Assignment A: Decide whether each statement below agrees with the abstract on coronary heart disease risk factors in Kallithea: (i) the sample was drawn from users of the Primary Health Care Units in Kallithea; (ii) the men had higher total cholesterol than the women; (iii) office workers had lower HDL than individuals in manual occupations. Answer yes or no for each, quoting the words of the abstract that settle it.
Assignment B: Pick up the abstract on coronary heart disease risk factors in Kallithea after its final sentence and carry it on in the same formal register.

Source passage:
►
- (2008) Volume 2, Issue 1
1Assistant professor of Nursing, Technological Educational Institute of Athens, Department of Nursing.
2Professor of Clinical Practice, Technological Educational Institute of Athens, Department of Nursing.
Aim of the study: The aim of this study was to investigate the existence of predisposing factors for coronary heart disease in an urban population. It is hoped that an indirect result of this study will be the prevention of cardiovascular diseases in the community. Background: Coronary heart disease is a multifactorial disease. There are various predisposing risk factors for coronary heart disease, such as lipidemia, hypertension, smoking, obesity and heredity. Design/Methodology: This was a clinical study carried out in the Municipality of Kallithea in Athens. The sample consisted of 235 people who were users of the Primary Health Care Units in Kallithea. The sample population was informed of and agreed to participate in the study. Research material was collected by taking a medical history, body measurements and blood tests. Findings: It was established that: a) the mean total cholesterol level for the entire study population was 214.48 mg/dl, while a large proportion of the population (42.98%) had cholesterol higher than 230 mg/dl; b) the women also had higher total cholesterol and HDL levels than the men (P<0.001), and consequently had a lower atheromatic index; c) individuals aged 61-70 had higher lipoprotein levels; d) those with hypertension and the obese had worse lipoprotein levels than those with normal blood pressure and weight; f) individuals in manual occupations had lower HDL (48.88 mg/dl) than office workers (53.76 mg/dl) or those in other occupations (53.28 mg/dl) (P<0.001); f) street cleaners differed statistically (significant) from the rest of the population (P<0.050), displaying worse mean blood lipid levels, a higher proportion of family history and a higher proportion of addiction to smoking. Conclusions: This research provides useful information about the health characteristics of the urban population and indirectly contributes to preventive health care planning in the community.
◄
Information supplied:
►
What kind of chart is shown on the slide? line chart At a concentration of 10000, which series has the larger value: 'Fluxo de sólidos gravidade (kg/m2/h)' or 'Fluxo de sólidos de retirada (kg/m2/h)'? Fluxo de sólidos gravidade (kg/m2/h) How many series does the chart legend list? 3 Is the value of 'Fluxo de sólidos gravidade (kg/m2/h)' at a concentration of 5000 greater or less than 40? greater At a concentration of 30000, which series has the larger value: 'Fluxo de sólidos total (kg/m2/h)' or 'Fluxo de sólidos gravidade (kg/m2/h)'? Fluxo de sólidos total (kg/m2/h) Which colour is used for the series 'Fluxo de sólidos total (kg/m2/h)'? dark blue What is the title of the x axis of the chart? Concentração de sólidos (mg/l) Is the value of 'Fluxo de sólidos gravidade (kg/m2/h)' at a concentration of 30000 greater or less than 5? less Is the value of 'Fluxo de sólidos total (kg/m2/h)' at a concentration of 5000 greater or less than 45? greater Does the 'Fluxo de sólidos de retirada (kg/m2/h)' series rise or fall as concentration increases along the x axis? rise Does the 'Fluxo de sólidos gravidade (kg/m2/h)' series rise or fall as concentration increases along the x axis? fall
◄
Written reply A:
(i) Yes: "The sample consisted of 235 people who were users of the Primary Health Care Units in Kallithea."
(ii) No: "the women also had higher total cholesterol and HDL levels than the men (P<0.001)"
(iii) No: "individuals in manual occupations had lower HDL (48.88 mg/dl) than office workers (53.76 mg/dl)"

Written reply B:
Keywords
community care, coronary heart disease, health promotion, vascular disease, public health nursing, quality of life, lipidemia
Introduction
Cardiovascular diseases are the most significant cause of early death and morbidity among the European population. Similarly, in Greece, coronary heart disease is one of the principal causes of death [1,2].
Coronary heart disease is caused by atherosclerosis and a number of other factors. The disease is considered multifactorial and the associated factors are called risk factors [3].
BACKGROUND
The risk factors that can be modified are smoking,hypertension, hypercholesterolemia, obesity, a sedentary lifestyle, diabetes, low consumption of fruit and vegetables, and stress. Non-modifiable factors of course include heredity, gender and age [4,5,6,7,8].
It is believed that the modification or elimination of risk factors may reduce mortality and morbidity associated with cardiovascular diseases [1].
European associations concerned with atherosclerosis, cardiology and hypertension have been working together for many years to establish guidelines aiming at the prevention of cardiovascular diseases. Their guidelines focus on dealing with risk factors [9]. Specific recommendations include: A change of lifestyle, with the goal of avoiding negative feelings, giving up smoking, changing dietary habits, increasing physical activity, controlling body weight, controlling blood pressure, controlling plasma lipids and raising the awareness of people with a family history [1].
THE STUDY
Aim of the study
The primary aim of the study was to identify and record risk factors for cardiovascular disease in a specific urban population. Indirectly, the knowledge of risk factors is useful in the planning of preventive health care programmes in the community.
Design/Methodology Sample/Participants
This was a clinical study carried out in the Municipality of Kallithea in Athens in 2004. The sample consisted of 235 people (108 men and 127 women) who were users of the Primary Health Care Units in Kallithea. The sample population was informed of the study and agreed to participate in it. The study had the character of a programme of preventive checks.
Data collection
Research material was collected (a) by taking and recording the medical history, (b) by measuring blood pressure, weight and height, and (c) by blood tests.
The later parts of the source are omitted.